▶ _Work to be completed_
Below are the entries. Transcribe exactly the lines from the one with "United States, site lebec_CA-20." through the one with "A: Procyon lotor (common raccoon).", ends included, and leave out all others.

▶ _The data_

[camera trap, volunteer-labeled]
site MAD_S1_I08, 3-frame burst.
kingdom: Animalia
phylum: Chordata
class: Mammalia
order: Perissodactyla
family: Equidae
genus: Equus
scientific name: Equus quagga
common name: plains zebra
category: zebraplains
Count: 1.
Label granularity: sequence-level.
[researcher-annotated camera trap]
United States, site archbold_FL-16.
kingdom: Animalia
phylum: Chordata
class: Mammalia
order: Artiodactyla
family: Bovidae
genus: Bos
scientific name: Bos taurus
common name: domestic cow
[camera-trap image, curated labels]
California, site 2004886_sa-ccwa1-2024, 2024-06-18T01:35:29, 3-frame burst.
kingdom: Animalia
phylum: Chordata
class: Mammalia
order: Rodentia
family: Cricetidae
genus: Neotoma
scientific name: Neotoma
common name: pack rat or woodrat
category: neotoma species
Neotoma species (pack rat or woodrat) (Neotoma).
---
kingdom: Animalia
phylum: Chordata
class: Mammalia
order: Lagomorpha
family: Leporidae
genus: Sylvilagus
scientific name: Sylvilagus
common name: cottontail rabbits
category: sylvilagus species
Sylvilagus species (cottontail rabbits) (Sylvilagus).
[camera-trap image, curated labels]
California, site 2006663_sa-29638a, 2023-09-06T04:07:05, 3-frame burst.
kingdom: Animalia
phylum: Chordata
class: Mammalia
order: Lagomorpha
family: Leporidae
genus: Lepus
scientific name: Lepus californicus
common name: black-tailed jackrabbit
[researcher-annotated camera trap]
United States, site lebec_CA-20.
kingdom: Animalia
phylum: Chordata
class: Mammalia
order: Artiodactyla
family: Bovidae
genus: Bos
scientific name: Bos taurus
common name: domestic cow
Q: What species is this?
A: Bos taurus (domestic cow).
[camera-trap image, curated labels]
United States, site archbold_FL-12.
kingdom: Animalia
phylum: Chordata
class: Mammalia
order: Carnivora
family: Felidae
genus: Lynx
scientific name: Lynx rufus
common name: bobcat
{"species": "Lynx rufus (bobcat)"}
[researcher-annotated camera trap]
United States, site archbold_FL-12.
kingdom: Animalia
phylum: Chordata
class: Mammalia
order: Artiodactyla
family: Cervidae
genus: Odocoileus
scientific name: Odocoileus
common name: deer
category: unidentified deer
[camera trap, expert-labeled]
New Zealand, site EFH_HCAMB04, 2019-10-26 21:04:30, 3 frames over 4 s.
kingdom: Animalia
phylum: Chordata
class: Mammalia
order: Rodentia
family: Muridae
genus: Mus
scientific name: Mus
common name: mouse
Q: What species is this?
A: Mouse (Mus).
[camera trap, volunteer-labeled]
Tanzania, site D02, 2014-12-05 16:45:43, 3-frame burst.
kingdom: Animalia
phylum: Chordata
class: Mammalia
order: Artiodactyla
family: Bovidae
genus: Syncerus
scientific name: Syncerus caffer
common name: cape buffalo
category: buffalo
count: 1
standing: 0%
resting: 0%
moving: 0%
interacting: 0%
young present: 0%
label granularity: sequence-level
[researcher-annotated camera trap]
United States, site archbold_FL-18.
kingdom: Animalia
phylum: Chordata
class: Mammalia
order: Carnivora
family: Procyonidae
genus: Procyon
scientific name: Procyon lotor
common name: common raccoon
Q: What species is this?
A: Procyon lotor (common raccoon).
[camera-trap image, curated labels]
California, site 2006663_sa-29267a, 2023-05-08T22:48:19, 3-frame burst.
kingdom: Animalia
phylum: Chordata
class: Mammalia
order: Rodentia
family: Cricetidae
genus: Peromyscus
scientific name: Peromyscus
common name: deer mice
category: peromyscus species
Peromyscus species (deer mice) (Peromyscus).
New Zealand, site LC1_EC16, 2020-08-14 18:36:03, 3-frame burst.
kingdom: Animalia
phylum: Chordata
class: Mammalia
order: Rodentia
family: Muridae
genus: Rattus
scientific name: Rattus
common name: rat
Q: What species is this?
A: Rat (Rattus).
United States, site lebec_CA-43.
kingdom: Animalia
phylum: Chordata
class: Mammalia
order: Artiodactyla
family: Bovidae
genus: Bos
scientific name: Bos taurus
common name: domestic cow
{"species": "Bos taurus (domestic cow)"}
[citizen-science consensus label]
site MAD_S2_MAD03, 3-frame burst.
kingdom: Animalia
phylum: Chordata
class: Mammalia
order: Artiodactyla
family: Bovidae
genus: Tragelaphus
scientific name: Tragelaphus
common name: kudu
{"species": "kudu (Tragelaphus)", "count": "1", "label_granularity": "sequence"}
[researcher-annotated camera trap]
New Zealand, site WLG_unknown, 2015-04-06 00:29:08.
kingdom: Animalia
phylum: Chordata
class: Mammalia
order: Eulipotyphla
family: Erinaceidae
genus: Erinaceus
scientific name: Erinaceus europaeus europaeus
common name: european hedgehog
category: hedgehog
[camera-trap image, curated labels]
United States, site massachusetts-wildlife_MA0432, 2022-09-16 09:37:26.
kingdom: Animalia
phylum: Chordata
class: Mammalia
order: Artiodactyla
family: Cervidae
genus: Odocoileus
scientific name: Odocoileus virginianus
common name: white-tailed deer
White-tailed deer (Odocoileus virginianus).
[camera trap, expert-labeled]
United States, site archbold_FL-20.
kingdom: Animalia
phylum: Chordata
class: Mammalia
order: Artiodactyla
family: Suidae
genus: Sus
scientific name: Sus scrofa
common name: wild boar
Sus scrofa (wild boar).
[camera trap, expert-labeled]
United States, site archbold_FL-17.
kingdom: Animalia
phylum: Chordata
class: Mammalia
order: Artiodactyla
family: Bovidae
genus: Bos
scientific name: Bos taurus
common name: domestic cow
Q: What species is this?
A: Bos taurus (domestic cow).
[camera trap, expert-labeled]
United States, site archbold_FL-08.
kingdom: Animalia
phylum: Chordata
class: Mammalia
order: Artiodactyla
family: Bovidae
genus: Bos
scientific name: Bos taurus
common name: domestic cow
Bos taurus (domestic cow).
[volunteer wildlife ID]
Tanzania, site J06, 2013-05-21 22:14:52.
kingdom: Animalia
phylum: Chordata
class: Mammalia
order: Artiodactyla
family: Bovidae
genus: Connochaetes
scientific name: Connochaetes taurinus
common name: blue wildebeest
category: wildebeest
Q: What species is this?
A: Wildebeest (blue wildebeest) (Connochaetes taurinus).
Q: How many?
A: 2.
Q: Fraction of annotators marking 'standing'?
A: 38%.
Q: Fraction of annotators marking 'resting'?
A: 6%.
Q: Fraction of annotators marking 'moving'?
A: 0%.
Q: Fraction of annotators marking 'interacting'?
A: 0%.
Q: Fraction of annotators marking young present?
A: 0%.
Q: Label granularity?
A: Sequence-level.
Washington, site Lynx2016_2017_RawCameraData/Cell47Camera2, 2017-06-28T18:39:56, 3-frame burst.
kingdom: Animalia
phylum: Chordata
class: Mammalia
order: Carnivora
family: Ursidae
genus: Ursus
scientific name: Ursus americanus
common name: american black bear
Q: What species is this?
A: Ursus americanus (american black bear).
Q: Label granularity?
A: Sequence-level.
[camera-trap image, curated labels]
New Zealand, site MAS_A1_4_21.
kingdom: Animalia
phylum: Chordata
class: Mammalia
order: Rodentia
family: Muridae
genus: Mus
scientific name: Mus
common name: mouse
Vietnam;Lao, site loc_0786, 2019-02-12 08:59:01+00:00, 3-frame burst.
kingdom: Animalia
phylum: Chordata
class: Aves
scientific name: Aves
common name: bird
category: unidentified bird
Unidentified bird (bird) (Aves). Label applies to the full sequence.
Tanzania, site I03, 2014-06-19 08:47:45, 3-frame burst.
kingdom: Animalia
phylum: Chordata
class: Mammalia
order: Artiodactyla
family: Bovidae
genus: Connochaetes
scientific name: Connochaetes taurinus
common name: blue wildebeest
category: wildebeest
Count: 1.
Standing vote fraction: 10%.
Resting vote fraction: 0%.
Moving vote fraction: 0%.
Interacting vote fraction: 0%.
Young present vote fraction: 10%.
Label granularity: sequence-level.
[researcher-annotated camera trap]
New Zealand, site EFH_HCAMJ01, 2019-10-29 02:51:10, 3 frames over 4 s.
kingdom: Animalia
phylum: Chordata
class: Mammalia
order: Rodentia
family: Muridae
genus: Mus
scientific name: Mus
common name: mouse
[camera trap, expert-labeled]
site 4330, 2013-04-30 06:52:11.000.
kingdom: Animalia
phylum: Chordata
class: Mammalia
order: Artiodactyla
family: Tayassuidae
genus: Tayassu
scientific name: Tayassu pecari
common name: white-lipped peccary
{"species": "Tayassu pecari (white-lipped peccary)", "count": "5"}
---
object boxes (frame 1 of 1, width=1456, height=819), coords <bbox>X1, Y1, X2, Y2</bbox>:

▶ _Response to this exercise_
United States, site lebec_CA-20.
kingdom: Animalia
phylum: Chordata
class: Mammalia
order: Artiodactyla
family: Bovidae
genus: Bos
scientific name: Bos taurus
common name: domestic cow
Q: What species is this?
A: Bos taurus (domestic cow).
[camera-trap image, curated labels]
United States, site archbold_FL-12.
kingdom: Animalia
phylum: Chordata
class: Mammalia
order: Carnivora
family: Felidae
genus: Lynx
scientific name: Lynx rufus
common name: bobcat
{"species": "Lynx rufus (bobcat)"}
[researcher-annotated camera trap]
United States, site archbold_FL-12.
kingdom: Animalia
phylum: Chordata
class: Mammalia
order: Artiodactyla
family: Cervidae
genus: Odocoileus
scientific name: Odocoileus
common name: deer
category: unidentified deer
[camera trap, expert-labeled]
New Zealand, site EFH_HCAMB04, 2019-10-26 21:04:30, 3 frames over 4 s.
kingdom: Animalia
phylum: Chordata
class: Mammalia
order: Rodentia
family: Muridae
genus: Mus
scientific name: Mus
common name: mouse
Q: What species is this?
A: Mouse (Mus).
[camera trap, volunteer-labeled]
Tanzania, site D02, 2014-12-05 16:45:43, 3-frame burst.
kingdom: Animalia
phylum: Chordata
class: Mammalia
order: Artiodactyla
family: Bovidae
genus: Syncerus
scientific name: Syncerus caffer
common name: cape buffalo
category: buffalo
count: 1
standing: 0%
resting: 0%
moving: 0%
interacting: 0%
young present: 0%
label granularity: sequence-level
[researcher-annotated camera trap]
United States, site archbold_FL-18.
kingdom: Animalia
phylum: Chordata
class: Mammalia
order: Carnivora
family: Procyonidae
genus: Procyon
scientific name: Procyon lotor
common name: common raccoon
Q: What species is this?
A: Procyon lotor (common raccoon).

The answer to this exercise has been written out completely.